Yeah. We've picked up very, very few students because of the timing of the year that the accreditation was pulled. Then the last one at the moment is, how easy is it to convert an IIE qualification to compete with STADIO offering in terms of giving distance learning to students?
A high proportion of our qualifications are already registered for distance. In fact, I think, again, maybe Shevon, you can confirm, but I think every program that we send for accreditation, we have it accredited for both distance and face-to-face. We're comfortable that we have product to compete.
With that, we've come to the end of the online questions.
Any more from the room?
Afternoon. Just a quick one on capital allocation. I mean, you characterize your balance sheet as being sound, but I think it's a quick step away from looking a bit lazy. Given your kind of cash generation at the moment, it might just become quite a bit lazy if you don't, you know, do anything. Just how you see the capital allocation stack, what your priorities are there?
P articularly related to, if you'd consider, share buybacks.
Not to get greedy or anything, but you've already moved the dividend cover down. Is there scope for that to, you know?
Yeah
Go further?
Okay. I mean, we obviously consider capital allocation, but also sort of to try and optimize our capital structure, and we look at both of those. I think certainly to optimize our capital structure informed the increase in the dividend payout. You did see that we did make some share buybacks. Again, it was to firstly remove the dilution effect of our management share scheme. Those shares were acquired rather than issuing and diluting. We did acquire a small amount of shares to cancel when the share price started moving strongly up. We will consider you know allocating capital towards share buybacks where when it makes sense.

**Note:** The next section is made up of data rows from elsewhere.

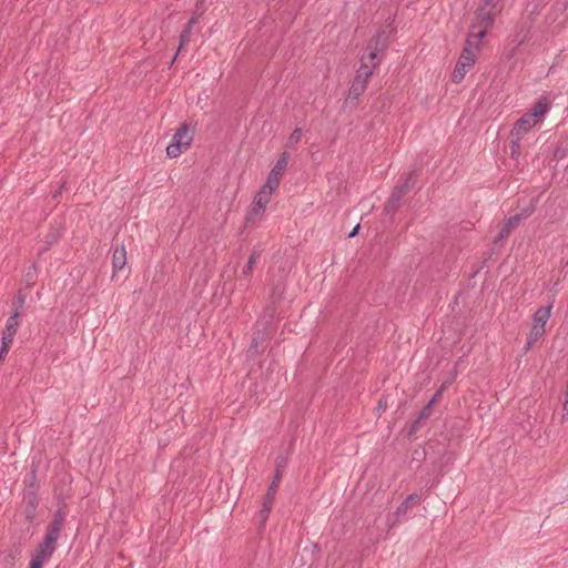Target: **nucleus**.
<instances>
[{"label":"nucleus","mask_w":568,"mask_h":568,"mask_svg":"<svg viewBox=\"0 0 568 568\" xmlns=\"http://www.w3.org/2000/svg\"><path fill=\"white\" fill-rule=\"evenodd\" d=\"M501 9L503 4L498 0H479L468 37L481 41L494 26L495 18Z\"/></svg>","instance_id":"1"},{"label":"nucleus","mask_w":568,"mask_h":568,"mask_svg":"<svg viewBox=\"0 0 568 568\" xmlns=\"http://www.w3.org/2000/svg\"><path fill=\"white\" fill-rule=\"evenodd\" d=\"M480 42L481 41L479 40L467 37L465 47L452 74L453 82L459 83L465 78L466 73L474 67L480 51Z\"/></svg>","instance_id":"2"},{"label":"nucleus","mask_w":568,"mask_h":568,"mask_svg":"<svg viewBox=\"0 0 568 568\" xmlns=\"http://www.w3.org/2000/svg\"><path fill=\"white\" fill-rule=\"evenodd\" d=\"M193 129L187 122H183L176 129L172 142L166 148L169 158L174 159L189 149L193 141Z\"/></svg>","instance_id":"3"},{"label":"nucleus","mask_w":568,"mask_h":568,"mask_svg":"<svg viewBox=\"0 0 568 568\" xmlns=\"http://www.w3.org/2000/svg\"><path fill=\"white\" fill-rule=\"evenodd\" d=\"M551 308L552 305L550 304L546 307H539L535 312L532 326L526 343V349H529L545 334V326L550 317Z\"/></svg>","instance_id":"4"},{"label":"nucleus","mask_w":568,"mask_h":568,"mask_svg":"<svg viewBox=\"0 0 568 568\" xmlns=\"http://www.w3.org/2000/svg\"><path fill=\"white\" fill-rule=\"evenodd\" d=\"M64 520H65V513L60 507L55 510V513L53 515V519L48 525L45 535L41 542H43L44 545L54 547L57 549V541L60 537V532L62 530Z\"/></svg>","instance_id":"5"},{"label":"nucleus","mask_w":568,"mask_h":568,"mask_svg":"<svg viewBox=\"0 0 568 568\" xmlns=\"http://www.w3.org/2000/svg\"><path fill=\"white\" fill-rule=\"evenodd\" d=\"M371 79L369 71H366V67L358 68L356 75L348 90V99H358L366 90L368 81Z\"/></svg>","instance_id":"6"},{"label":"nucleus","mask_w":568,"mask_h":568,"mask_svg":"<svg viewBox=\"0 0 568 568\" xmlns=\"http://www.w3.org/2000/svg\"><path fill=\"white\" fill-rule=\"evenodd\" d=\"M388 45V37L385 31L377 32L368 42L366 52L369 60L376 59L378 52H384Z\"/></svg>","instance_id":"7"},{"label":"nucleus","mask_w":568,"mask_h":568,"mask_svg":"<svg viewBox=\"0 0 568 568\" xmlns=\"http://www.w3.org/2000/svg\"><path fill=\"white\" fill-rule=\"evenodd\" d=\"M282 479V471L277 468L275 470V476H274V479L273 481L271 483L268 489H267V493L265 495V498H264V503H263V509L261 510V515H262V519L265 520L268 516V513L271 510V506L274 501V498H275V495H276V491H277V488H278V485H280V481Z\"/></svg>","instance_id":"8"},{"label":"nucleus","mask_w":568,"mask_h":568,"mask_svg":"<svg viewBox=\"0 0 568 568\" xmlns=\"http://www.w3.org/2000/svg\"><path fill=\"white\" fill-rule=\"evenodd\" d=\"M536 123L537 120L532 119L531 115H527L525 113L515 122L514 128L510 131V135L524 139V136L527 133H529V131L536 125Z\"/></svg>","instance_id":"9"},{"label":"nucleus","mask_w":568,"mask_h":568,"mask_svg":"<svg viewBox=\"0 0 568 568\" xmlns=\"http://www.w3.org/2000/svg\"><path fill=\"white\" fill-rule=\"evenodd\" d=\"M24 516L26 519L29 523H33V520L37 518V508L39 505V498L37 496V493L34 490H28L24 494Z\"/></svg>","instance_id":"10"},{"label":"nucleus","mask_w":568,"mask_h":568,"mask_svg":"<svg viewBox=\"0 0 568 568\" xmlns=\"http://www.w3.org/2000/svg\"><path fill=\"white\" fill-rule=\"evenodd\" d=\"M520 223V217L510 216L501 225L497 237L495 239V244H503V242L510 235L513 230H515Z\"/></svg>","instance_id":"11"},{"label":"nucleus","mask_w":568,"mask_h":568,"mask_svg":"<svg viewBox=\"0 0 568 568\" xmlns=\"http://www.w3.org/2000/svg\"><path fill=\"white\" fill-rule=\"evenodd\" d=\"M22 316V312H12L9 318L7 320L4 329L2 331V337L10 338L13 341L18 327L20 325V318Z\"/></svg>","instance_id":"12"},{"label":"nucleus","mask_w":568,"mask_h":568,"mask_svg":"<svg viewBox=\"0 0 568 568\" xmlns=\"http://www.w3.org/2000/svg\"><path fill=\"white\" fill-rule=\"evenodd\" d=\"M126 264V251L123 244L116 245L112 255L113 271L122 270Z\"/></svg>","instance_id":"13"},{"label":"nucleus","mask_w":568,"mask_h":568,"mask_svg":"<svg viewBox=\"0 0 568 568\" xmlns=\"http://www.w3.org/2000/svg\"><path fill=\"white\" fill-rule=\"evenodd\" d=\"M413 185L414 180L412 174H407L405 176L403 175L400 176L398 183L394 187L393 193L403 199L407 194V192L413 187Z\"/></svg>","instance_id":"14"},{"label":"nucleus","mask_w":568,"mask_h":568,"mask_svg":"<svg viewBox=\"0 0 568 568\" xmlns=\"http://www.w3.org/2000/svg\"><path fill=\"white\" fill-rule=\"evenodd\" d=\"M197 21V18L196 17H192L189 22L186 23L184 30L181 32L180 34V44H179V49L175 53V55L173 57L172 61H171V65L174 63L180 50L186 44L189 43L190 41V33H191V29H192V26Z\"/></svg>","instance_id":"15"},{"label":"nucleus","mask_w":568,"mask_h":568,"mask_svg":"<svg viewBox=\"0 0 568 568\" xmlns=\"http://www.w3.org/2000/svg\"><path fill=\"white\" fill-rule=\"evenodd\" d=\"M549 109L548 100L546 98L539 99L530 109L527 115H531L532 119L537 120L547 113Z\"/></svg>","instance_id":"16"},{"label":"nucleus","mask_w":568,"mask_h":568,"mask_svg":"<svg viewBox=\"0 0 568 568\" xmlns=\"http://www.w3.org/2000/svg\"><path fill=\"white\" fill-rule=\"evenodd\" d=\"M521 141L523 139L518 136H511L509 141V155L513 160L518 162L520 155H521Z\"/></svg>","instance_id":"17"},{"label":"nucleus","mask_w":568,"mask_h":568,"mask_svg":"<svg viewBox=\"0 0 568 568\" xmlns=\"http://www.w3.org/2000/svg\"><path fill=\"white\" fill-rule=\"evenodd\" d=\"M402 200V197L392 192L390 196L385 203L384 212L386 214L393 215L399 209Z\"/></svg>","instance_id":"18"},{"label":"nucleus","mask_w":568,"mask_h":568,"mask_svg":"<svg viewBox=\"0 0 568 568\" xmlns=\"http://www.w3.org/2000/svg\"><path fill=\"white\" fill-rule=\"evenodd\" d=\"M271 194L272 192H270V190L262 187L261 191L255 195L253 203L256 204V206L266 209L271 199Z\"/></svg>","instance_id":"19"},{"label":"nucleus","mask_w":568,"mask_h":568,"mask_svg":"<svg viewBox=\"0 0 568 568\" xmlns=\"http://www.w3.org/2000/svg\"><path fill=\"white\" fill-rule=\"evenodd\" d=\"M260 257H261V252L258 250H254L251 253L248 261L242 271V274L244 276H248L252 273V271H253L254 266L256 265L257 261L260 260Z\"/></svg>","instance_id":"20"},{"label":"nucleus","mask_w":568,"mask_h":568,"mask_svg":"<svg viewBox=\"0 0 568 568\" xmlns=\"http://www.w3.org/2000/svg\"><path fill=\"white\" fill-rule=\"evenodd\" d=\"M290 154L287 152H283L281 156L277 159L275 165L273 166L272 171L278 175L282 176V173L287 166Z\"/></svg>","instance_id":"21"},{"label":"nucleus","mask_w":568,"mask_h":568,"mask_svg":"<svg viewBox=\"0 0 568 568\" xmlns=\"http://www.w3.org/2000/svg\"><path fill=\"white\" fill-rule=\"evenodd\" d=\"M439 395H440V390L437 392V394L429 400V403L425 407H423L415 424L419 423L423 419H427L432 415L433 405H434L437 396H439Z\"/></svg>","instance_id":"22"},{"label":"nucleus","mask_w":568,"mask_h":568,"mask_svg":"<svg viewBox=\"0 0 568 568\" xmlns=\"http://www.w3.org/2000/svg\"><path fill=\"white\" fill-rule=\"evenodd\" d=\"M281 181V175L274 173L272 170L267 176L266 183L263 185V187H266V190H270V192H273L275 189L278 187Z\"/></svg>","instance_id":"23"},{"label":"nucleus","mask_w":568,"mask_h":568,"mask_svg":"<svg viewBox=\"0 0 568 568\" xmlns=\"http://www.w3.org/2000/svg\"><path fill=\"white\" fill-rule=\"evenodd\" d=\"M377 65H378V62L376 61V59L369 60L368 52L361 58L359 68L366 67V71H369L371 75L373 74V72L377 68Z\"/></svg>","instance_id":"24"},{"label":"nucleus","mask_w":568,"mask_h":568,"mask_svg":"<svg viewBox=\"0 0 568 568\" xmlns=\"http://www.w3.org/2000/svg\"><path fill=\"white\" fill-rule=\"evenodd\" d=\"M54 551H55L54 547L44 545L43 542H40L36 550V554L48 560L53 555Z\"/></svg>","instance_id":"25"},{"label":"nucleus","mask_w":568,"mask_h":568,"mask_svg":"<svg viewBox=\"0 0 568 568\" xmlns=\"http://www.w3.org/2000/svg\"><path fill=\"white\" fill-rule=\"evenodd\" d=\"M265 209L256 206V204L253 203L252 209L250 210L247 214V222L254 223L255 221L260 220L264 213Z\"/></svg>","instance_id":"26"},{"label":"nucleus","mask_w":568,"mask_h":568,"mask_svg":"<svg viewBox=\"0 0 568 568\" xmlns=\"http://www.w3.org/2000/svg\"><path fill=\"white\" fill-rule=\"evenodd\" d=\"M24 303H26V295L21 291H19L12 302V308H13L12 312H22Z\"/></svg>","instance_id":"27"},{"label":"nucleus","mask_w":568,"mask_h":568,"mask_svg":"<svg viewBox=\"0 0 568 568\" xmlns=\"http://www.w3.org/2000/svg\"><path fill=\"white\" fill-rule=\"evenodd\" d=\"M302 138V129L296 128L287 139L286 146L294 148Z\"/></svg>","instance_id":"28"},{"label":"nucleus","mask_w":568,"mask_h":568,"mask_svg":"<svg viewBox=\"0 0 568 568\" xmlns=\"http://www.w3.org/2000/svg\"><path fill=\"white\" fill-rule=\"evenodd\" d=\"M12 342L13 341L10 338L1 337L0 362H2L4 359L6 355L8 354L9 349L11 347Z\"/></svg>","instance_id":"29"},{"label":"nucleus","mask_w":568,"mask_h":568,"mask_svg":"<svg viewBox=\"0 0 568 568\" xmlns=\"http://www.w3.org/2000/svg\"><path fill=\"white\" fill-rule=\"evenodd\" d=\"M410 504H408V501H403L398 507L397 509L395 510L394 513V516L396 517V519H399L400 517H405L406 514L408 513V510L410 509Z\"/></svg>","instance_id":"30"},{"label":"nucleus","mask_w":568,"mask_h":568,"mask_svg":"<svg viewBox=\"0 0 568 568\" xmlns=\"http://www.w3.org/2000/svg\"><path fill=\"white\" fill-rule=\"evenodd\" d=\"M44 561H47V559L34 554V556L32 557V559L30 561L29 568H41Z\"/></svg>","instance_id":"31"},{"label":"nucleus","mask_w":568,"mask_h":568,"mask_svg":"<svg viewBox=\"0 0 568 568\" xmlns=\"http://www.w3.org/2000/svg\"><path fill=\"white\" fill-rule=\"evenodd\" d=\"M534 211H535V205L531 203L528 207L523 209L521 212L516 214L515 216L520 217V221H523L524 219H527L528 216H530Z\"/></svg>","instance_id":"32"},{"label":"nucleus","mask_w":568,"mask_h":568,"mask_svg":"<svg viewBox=\"0 0 568 568\" xmlns=\"http://www.w3.org/2000/svg\"><path fill=\"white\" fill-rule=\"evenodd\" d=\"M405 501H408V504H410V507H413V505H416L418 504L419 501V497L417 494H410L406 499Z\"/></svg>","instance_id":"33"},{"label":"nucleus","mask_w":568,"mask_h":568,"mask_svg":"<svg viewBox=\"0 0 568 568\" xmlns=\"http://www.w3.org/2000/svg\"><path fill=\"white\" fill-rule=\"evenodd\" d=\"M358 230H359V224H357V225L352 230V232L348 234V237H353V236H355V235L357 234Z\"/></svg>","instance_id":"34"},{"label":"nucleus","mask_w":568,"mask_h":568,"mask_svg":"<svg viewBox=\"0 0 568 568\" xmlns=\"http://www.w3.org/2000/svg\"><path fill=\"white\" fill-rule=\"evenodd\" d=\"M64 184H65V182H63L62 185L60 186V189L53 194V199H57L61 194V191L64 187Z\"/></svg>","instance_id":"35"},{"label":"nucleus","mask_w":568,"mask_h":568,"mask_svg":"<svg viewBox=\"0 0 568 568\" xmlns=\"http://www.w3.org/2000/svg\"><path fill=\"white\" fill-rule=\"evenodd\" d=\"M564 409L568 410V399H566V402L564 403Z\"/></svg>","instance_id":"36"},{"label":"nucleus","mask_w":568,"mask_h":568,"mask_svg":"<svg viewBox=\"0 0 568 568\" xmlns=\"http://www.w3.org/2000/svg\"><path fill=\"white\" fill-rule=\"evenodd\" d=\"M282 466H284V462L283 463H278L277 466H276V469L278 468L281 470Z\"/></svg>","instance_id":"37"},{"label":"nucleus","mask_w":568,"mask_h":568,"mask_svg":"<svg viewBox=\"0 0 568 568\" xmlns=\"http://www.w3.org/2000/svg\"><path fill=\"white\" fill-rule=\"evenodd\" d=\"M253 345L256 346V337L253 338Z\"/></svg>","instance_id":"38"},{"label":"nucleus","mask_w":568,"mask_h":568,"mask_svg":"<svg viewBox=\"0 0 568 568\" xmlns=\"http://www.w3.org/2000/svg\"><path fill=\"white\" fill-rule=\"evenodd\" d=\"M566 397H567L566 399H568V386H567Z\"/></svg>","instance_id":"39"},{"label":"nucleus","mask_w":568,"mask_h":568,"mask_svg":"<svg viewBox=\"0 0 568 568\" xmlns=\"http://www.w3.org/2000/svg\"><path fill=\"white\" fill-rule=\"evenodd\" d=\"M499 3H501V0H498Z\"/></svg>","instance_id":"40"},{"label":"nucleus","mask_w":568,"mask_h":568,"mask_svg":"<svg viewBox=\"0 0 568 568\" xmlns=\"http://www.w3.org/2000/svg\"><path fill=\"white\" fill-rule=\"evenodd\" d=\"M499 3H501V0H498Z\"/></svg>","instance_id":"41"}]
</instances>
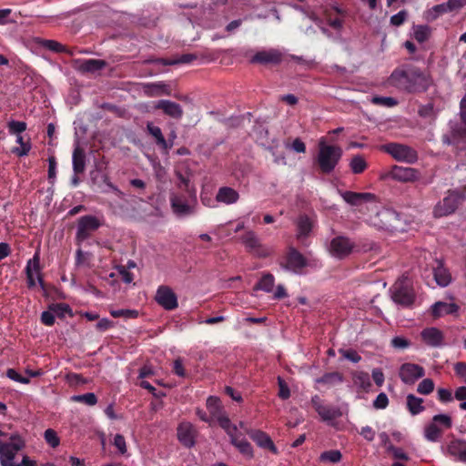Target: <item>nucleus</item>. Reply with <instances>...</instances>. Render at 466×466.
I'll list each match as a JSON object with an SVG mask.
<instances>
[{
    "instance_id": "nucleus-1",
    "label": "nucleus",
    "mask_w": 466,
    "mask_h": 466,
    "mask_svg": "<svg viewBox=\"0 0 466 466\" xmlns=\"http://www.w3.org/2000/svg\"><path fill=\"white\" fill-rule=\"evenodd\" d=\"M389 82L392 86L409 93L425 91L430 86L428 76L419 67L410 65L396 68Z\"/></svg>"
},
{
    "instance_id": "nucleus-2",
    "label": "nucleus",
    "mask_w": 466,
    "mask_h": 466,
    "mask_svg": "<svg viewBox=\"0 0 466 466\" xmlns=\"http://www.w3.org/2000/svg\"><path fill=\"white\" fill-rule=\"evenodd\" d=\"M465 199L466 187L460 189L449 190L447 196L434 207V217L441 218L454 213Z\"/></svg>"
},
{
    "instance_id": "nucleus-3",
    "label": "nucleus",
    "mask_w": 466,
    "mask_h": 466,
    "mask_svg": "<svg viewBox=\"0 0 466 466\" xmlns=\"http://www.w3.org/2000/svg\"><path fill=\"white\" fill-rule=\"evenodd\" d=\"M342 156V150L339 147L319 143L318 155V164L319 169L324 174L331 173L339 163Z\"/></svg>"
},
{
    "instance_id": "nucleus-4",
    "label": "nucleus",
    "mask_w": 466,
    "mask_h": 466,
    "mask_svg": "<svg viewBox=\"0 0 466 466\" xmlns=\"http://www.w3.org/2000/svg\"><path fill=\"white\" fill-rule=\"evenodd\" d=\"M380 149L390 155L396 161L404 162L407 164H414L418 161L417 151L407 145L400 143H388L382 145Z\"/></svg>"
},
{
    "instance_id": "nucleus-5",
    "label": "nucleus",
    "mask_w": 466,
    "mask_h": 466,
    "mask_svg": "<svg viewBox=\"0 0 466 466\" xmlns=\"http://www.w3.org/2000/svg\"><path fill=\"white\" fill-rule=\"evenodd\" d=\"M443 143L452 145L457 150L466 148V118L451 121V132L442 137Z\"/></svg>"
},
{
    "instance_id": "nucleus-6",
    "label": "nucleus",
    "mask_w": 466,
    "mask_h": 466,
    "mask_svg": "<svg viewBox=\"0 0 466 466\" xmlns=\"http://www.w3.org/2000/svg\"><path fill=\"white\" fill-rule=\"evenodd\" d=\"M9 442L0 441V463L1 466H8L14 462L15 455L25 446L22 437L15 433L9 438Z\"/></svg>"
},
{
    "instance_id": "nucleus-7",
    "label": "nucleus",
    "mask_w": 466,
    "mask_h": 466,
    "mask_svg": "<svg viewBox=\"0 0 466 466\" xmlns=\"http://www.w3.org/2000/svg\"><path fill=\"white\" fill-rule=\"evenodd\" d=\"M391 299L403 308L411 307L415 301L413 289L404 280H399L390 288Z\"/></svg>"
},
{
    "instance_id": "nucleus-8",
    "label": "nucleus",
    "mask_w": 466,
    "mask_h": 466,
    "mask_svg": "<svg viewBox=\"0 0 466 466\" xmlns=\"http://www.w3.org/2000/svg\"><path fill=\"white\" fill-rule=\"evenodd\" d=\"M358 246L345 236H337L329 243V251L334 258L343 259L354 251H360Z\"/></svg>"
},
{
    "instance_id": "nucleus-9",
    "label": "nucleus",
    "mask_w": 466,
    "mask_h": 466,
    "mask_svg": "<svg viewBox=\"0 0 466 466\" xmlns=\"http://www.w3.org/2000/svg\"><path fill=\"white\" fill-rule=\"evenodd\" d=\"M241 242L245 246L247 251L254 257L265 258L269 257L272 253V250L263 245L257 234L252 230L247 231L241 237Z\"/></svg>"
},
{
    "instance_id": "nucleus-10",
    "label": "nucleus",
    "mask_w": 466,
    "mask_h": 466,
    "mask_svg": "<svg viewBox=\"0 0 466 466\" xmlns=\"http://www.w3.org/2000/svg\"><path fill=\"white\" fill-rule=\"evenodd\" d=\"M101 226V223L97 218L92 215H86L79 218L77 221V230L76 234V239L78 244L85 241L93 232L97 230Z\"/></svg>"
},
{
    "instance_id": "nucleus-11",
    "label": "nucleus",
    "mask_w": 466,
    "mask_h": 466,
    "mask_svg": "<svg viewBox=\"0 0 466 466\" xmlns=\"http://www.w3.org/2000/svg\"><path fill=\"white\" fill-rule=\"evenodd\" d=\"M25 275H26V283L28 289H32L35 287L36 282L35 279V273L36 274L38 283L40 287L45 289L46 284L44 281L43 275L41 273V267H40V255L39 252H35L32 258H30L25 266Z\"/></svg>"
},
{
    "instance_id": "nucleus-12",
    "label": "nucleus",
    "mask_w": 466,
    "mask_h": 466,
    "mask_svg": "<svg viewBox=\"0 0 466 466\" xmlns=\"http://www.w3.org/2000/svg\"><path fill=\"white\" fill-rule=\"evenodd\" d=\"M285 260V263H280V266L296 274L301 273L302 269L308 266L306 258L293 247L289 248Z\"/></svg>"
},
{
    "instance_id": "nucleus-13",
    "label": "nucleus",
    "mask_w": 466,
    "mask_h": 466,
    "mask_svg": "<svg viewBox=\"0 0 466 466\" xmlns=\"http://www.w3.org/2000/svg\"><path fill=\"white\" fill-rule=\"evenodd\" d=\"M419 176L420 172L415 168L395 165L381 177L392 178L400 182H413L419 178Z\"/></svg>"
},
{
    "instance_id": "nucleus-14",
    "label": "nucleus",
    "mask_w": 466,
    "mask_h": 466,
    "mask_svg": "<svg viewBox=\"0 0 466 466\" xmlns=\"http://www.w3.org/2000/svg\"><path fill=\"white\" fill-rule=\"evenodd\" d=\"M380 227L389 231H399L402 229L399 213L391 208H383L377 213Z\"/></svg>"
},
{
    "instance_id": "nucleus-15",
    "label": "nucleus",
    "mask_w": 466,
    "mask_h": 466,
    "mask_svg": "<svg viewBox=\"0 0 466 466\" xmlns=\"http://www.w3.org/2000/svg\"><path fill=\"white\" fill-rule=\"evenodd\" d=\"M155 299L167 310H173L178 306L176 293L167 286H159Z\"/></svg>"
},
{
    "instance_id": "nucleus-16",
    "label": "nucleus",
    "mask_w": 466,
    "mask_h": 466,
    "mask_svg": "<svg viewBox=\"0 0 466 466\" xmlns=\"http://www.w3.org/2000/svg\"><path fill=\"white\" fill-rule=\"evenodd\" d=\"M425 375L424 368L414 363H404L400 366L399 376L405 384H413Z\"/></svg>"
},
{
    "instance_id": "nucleus-17",
    "label": "nucleus",
    "mask_w": 466,
    "mask_h": 466,
    "mask_svg": "<svg viewBox=\"0 0 466 466\" xmlns=\"http://www.w3.org/2000/svg\"><path fill=\"white\" fill-rule=\"evenodd\" d=\"M197 434L198 431L196 428L188 421H182L177 426V440L187 448H191L195 445Z\"/></svg>"
},
{
    "instance_id": "nucleus-18",
    "label": "nucleus",
    "mask_w": 466,
    "mask_h": 466,
    "mask_svg": "<svg viewBox=\"0 0 466 466\" xmlns=\"http://www.w3.org/2000/svg\"><path fill=\"white\" fill-rule=\"evenodd\" d=\"M283 60V54L278 49L257 52L250 59L251 64L279 65Z\"/></svg>"
},
{
    "instance_id": "nucleus-19",
    "label": "nucleus",
    "mask_w": 466,
    "mask_h": 466,
    "mask_svg": "<svg viewBox=\"0 0 466 466\" xmlns=\"http://www.w3.org/2000/svg\"><path fill=\"white\" fill-rule=\"evenodd\" d=\"M250 439L256 442V444L265 450H268L273 454H278L279 450L274 444L273 441L268 433L260 430H249L247 431Z\"/></svg>"
},
{
    "instance_id": "nucleus-20",
    "label": "nucleus",
    "mask_w": 466,
    "mask_h": 466,
    "mask_svg": "<svg viewBox=\"0 0 466 466\" xmlns=\"http://www.w3.org/2000/svg\"><path fill=\"white\" fill-rule=\"evenodd\" d=\"M339 194L344 201L354 207H359L363 203L374 202L376 200V196L369 192L341 191Z\"/></svg>"
},
{
    "instance_id": "nucleus-21",
    "label": "nucleus",
    "mask_w": 466,
    "mask_h": 466,
    "mask_svg": "<svg viewBox=\"0 0 466 466\" xmlns=\"http://www.w3.org/2000/svg\"><path fill=\"white\" fill-rule=\"evenodd\" d=\"M170 203L173 212L179 217L189 216L194 213V208L187 203L186 199L178 195L170 197Z\"/></svg>"
},
{
    "instance_id": "nucleus-22",
    "label": "nucleus",
    "mask_w": 466,
    "mask_h": 466,
    "mask_svg": "<svg viewBox=\"0 0 466 466\" xmlns=\"http://www.w3.org/2000/svg\"><path fill=\"white\" fill-rule=\"evenodd\" d=\"M420 335L423 341L431 347L437 348L443 345L444 336L437 328H426Z\"/></svg>"
},
{
    "instance_id": "nucleus-23",
    "label": "nucleus",
    "mask_w": 466,
    "mask_h": 466,
    "mask_svg": "<svg viewBox=\"0 0 466 466\" xmlns=\"http://www.w3.org/2000/svg\"><path fill=\"white\" fill-rule=\"evenodd\" d=\"M143 92L147 96H169L171 88L169 85L164 82L147 83L142 86Z\"/></svg>"
},
{
    "instance_id": "nucleus-24",
    "label": "nucleus",
    "mask_w": 466,
    "mask_h": 466,
    "mask_svg": "<svg viewBox=\"0 0 466 466\" xmlns=\"http://www.w3.org/2000/svg\"><path fill=\"white\" fill-rule=\"evenodd\" d=\"M147 129L148 134L154 138L156 145L165 153H168L169 149L172 148V144L166 141L160 127L155 126L151 122H148Z\"/></svg>"
},
{
    "instance_id": "nucleus-25",
    "label": "nucleus",
    "mask_w": 466,
    "mask_h": 466,
    "mask_svg": "<svg viewBox=\"0 0 466 466\" xmlns=\"http://www.w3.org/2000/svg\"><path fill=\"white\" fill-rule=\"evenodd\" d=\"M297 239L304 244V239L310 234L313 223L307 215H300L297 219Z\"/></svg>"
},
{
    "instance_id": "nucleus-26",
    "label": "nucleus",
    "mask_w": 466,
    "mask_h": 466,
    "mask_svg": "<svg viewBox=\"0 0 466 466\" xmlns=\"http://www.w3.org/2000/svg\"><path fill=\"white\" fill-rule=\"evenodd\" d=\"M86 156L85 149L78 144L75 147L72 156L73 170L76 175L84 173L86 169Z\"/></svg>"
},
{
    "instance_id": "nucleus-27",
    "label": "nucleus",
    "mask_w": 466,
    "mask_h": 466,
    "mask_svg": "<svg viewBox=\"0 0 466 466\" xmlns=\"http://www.w3.org/2000/svg\"><path fill=\"white\" fill-rule=\"evenodd\" d=\"M448 452L457 461L466 463V441L453 440L448 445Z\"/></svg>"
},
{
    "instance_id": "nucleus-28",
    "label": "nucleus",
    "mask_w": 466,
    "mask_h": 466,
    "mask_svg": "<svg viewBox=\"0 0 466 466\" xmlns=\"http://www.w3.org/2000/svg\"><path fill=\"white\" fill-rule=\"evenodd\" d=\"M207 409L209 412V416L212 420H218L226 414L224 407L219 398L215 396H209L207 400Z\"/></svg>"
},
{
    "instance_id": "nucleus-29",
    "label": "nucleus",
    "mask_w": 466,
    "mask_h": 466,
    "mask_svg": "<svg viewBox=\"0 0 466 466\" xmlns=\"http://www.w3.org/2000/svg\"><path fill=\"white\" fill-rule=\"evenodd\" d=\"M459 310V306L455 303H447L438 301L431 307V314L435 319L443 315L456 314Z\"/></svg>"
},
{
    "instance_id": "nucleus-30",
    "label": "nucleus",
    "mask_w": 466,
    "mask_h": 466,
    "mask_svg": "<svg viewBox=\"0 0 466 466\" xmlns=\"http://www.w3.org/2000/svg\"><path fill=\"white\" fill-rule=\"evenodd\" d=\"M433 275L437 284L441 287H446L451 281V273L441 260H436V266L433 268Z\"/></svg>"
},
{
    "instance_id": "nucleus-31",
    "label": "nucleus",
    "mask_w": 466,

Not just at any cost, you know, it's gotta be a proper capital allocation decision as opposed to a financial engineering decision. Yes, we are open to that. Yeah, we are, you know, away from our capital structure at the moment. We undergeared relative to the optimal capital structure. You know, in this environment, maybe it's not a bad thing to have been a bit on the low side. I think if the economy improves, and particularly if we find some good opportunities in the rest of Africa, we would deploy more capital and would be quite happy to gear up further.
I mean, clearly, if we don't find these opportunities, but I think we do believe there are still lots of investment opportunities. If we don't, I think the board would obviously consider, you know, what other tools do they have, which would include dividend payouts and whether we take a different view on share buybacks. We're very mindful of both, and we try and balance them, but not with a knee-jerk reaction. You know? It's a long-term, and you are going to be out of it depending on the cycle of the business. As long as you're always mindful of it and seeing, you know, striving to get back into that range over a long term.
You know, again, we didn't disclose it in the slides, but it was in the year-end results. Our Return on Equity is over 19%, so I think it's a pretty healthy return even with the suboptimal structure that we have at the moment. We'll look to continue driving that up.
Okay.
Great.
Are there any more questions from the room?
Okay. Well.
Thank you.
Thank you all. Appreciate you being here.